The unemployment rate in North Dakota is 3.7 percent, and "if it wasn't for cable news, we probably wouldn't have any idea that the rest of the country was any different," said Doug Johnson, co-owner of crop insurer TCI Insurance in West Fargo, who added six new employees this year.
As businesses across the country struggle to recover from the deepest recession since World War II and the national jobless rate remains stuck at 9.6 percent, Johnson has benefited from his location in the northern Great Plains, where a boom in commodities, such as wheat and soybeans, is helping to create jobs, lift farmers' incomes and fuel demand for goods ranging from John Deere tractors and Agco Corp. combines to dinners at local restaurants.

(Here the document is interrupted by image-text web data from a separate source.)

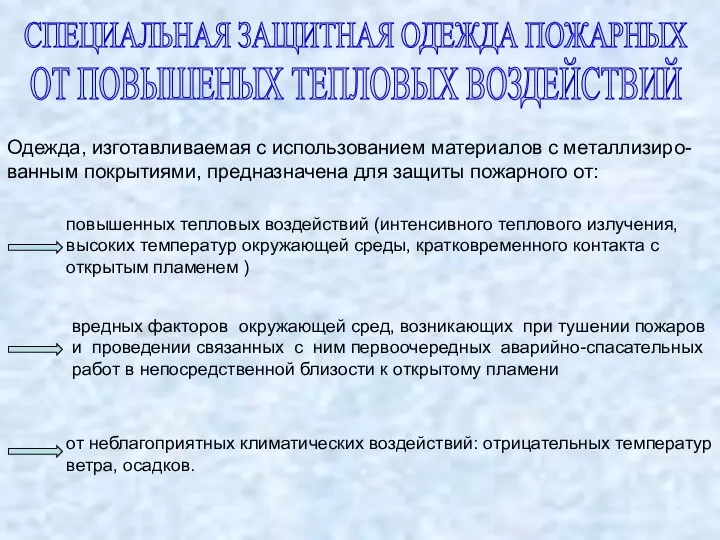 СПЕЦИАЛЬНАЯ ЗАЩИТНАЯ ОДЕЖДА ПОЖАРНЫХ ОТ ПОВЫШЕНЫХ ТЕПЛОВЫХ ВОЗДЕЙСТВИЙ Одежда, изготавливаемая с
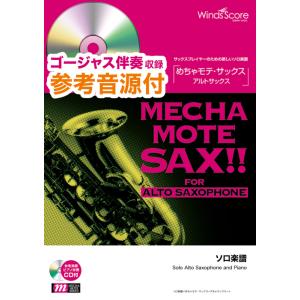 楽譜  WMS-00006 めちゃモテ・サックス〜アルトサックス〜/星空のディスタンス(THE AL...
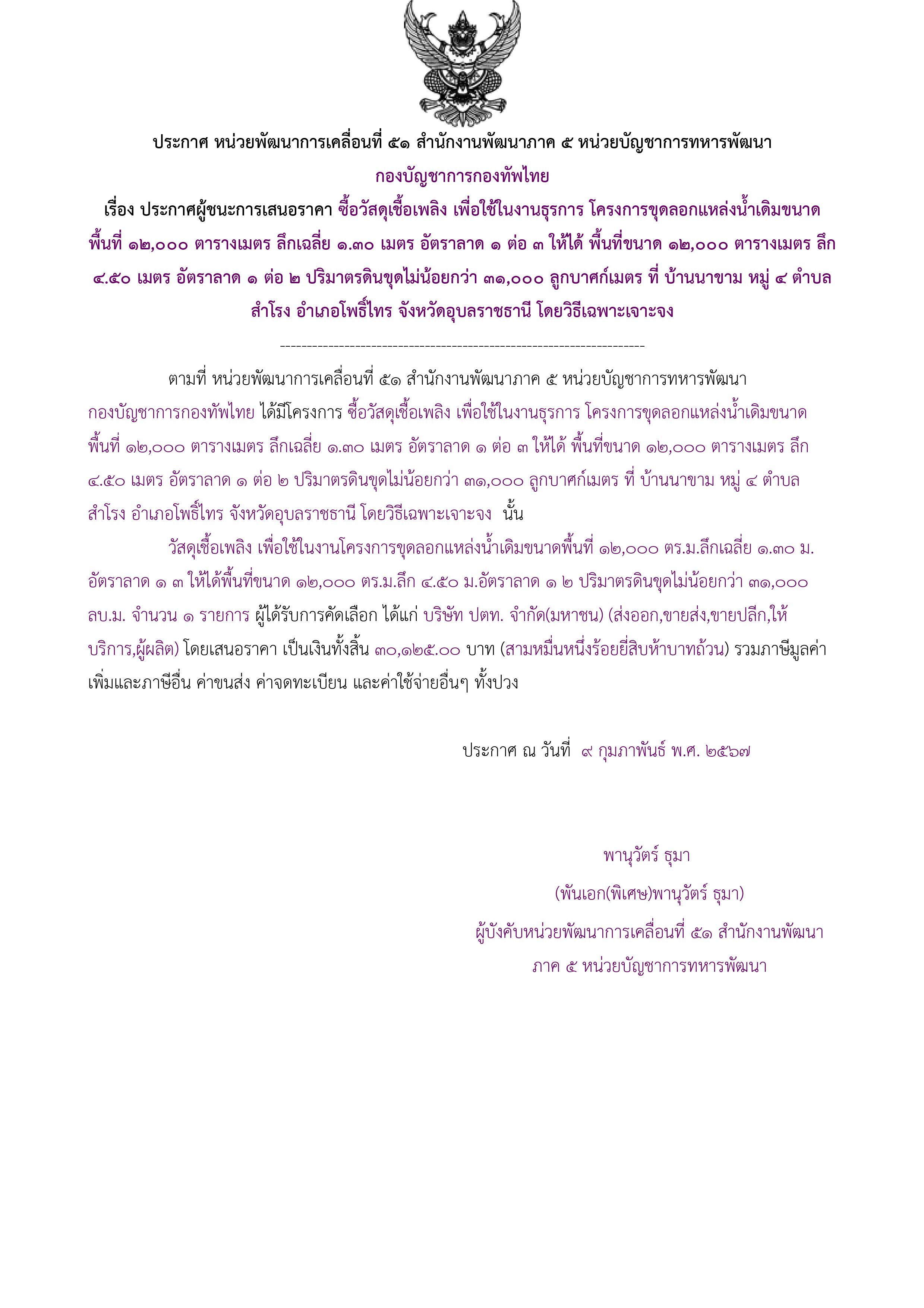 171ตัวอย่างร่างประกาศผู้ชนะการเสนอราคา.jpg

The agricultural Midwest -- particularly North and South Dakota, Kansas and Nebraska -- has been leading the economic recovery as its banks, businesses and households avoided the worst of the housing bubble's collapse and the financial crisis that followed.
Now the region is getting a further boost from record exports of commodities, driven by demand in China and Russia and a declining dollar. Farm shipments next year may surpass the 2008 record of $115.3 billion, Joe Glauber, the Department of Agriculture's chief economist, said last month.
"This has been the brightest spot in the U.S. economy throughout the recession, the only part of the country that has held up reasonably well," said Mark Zandi, chief economist at Moody's Analytics Inc. "The rise in commodities prices has been a very significant tailwind for the entire region," as strong demand worldwide drives sales of products, including agricultural equipment, financial services and fertilizer.
"It goes beyond the farm itself," Zandi said.
Ray Gaesser, 58, who grows soybeans and corn near Corning, Iowa, says he installed new drying and grain-handling equipment this month and may buy tractors, combines or planters next year.
"We are in a cycle that is good for agriculture right now," he said. "We are pretty optimistic."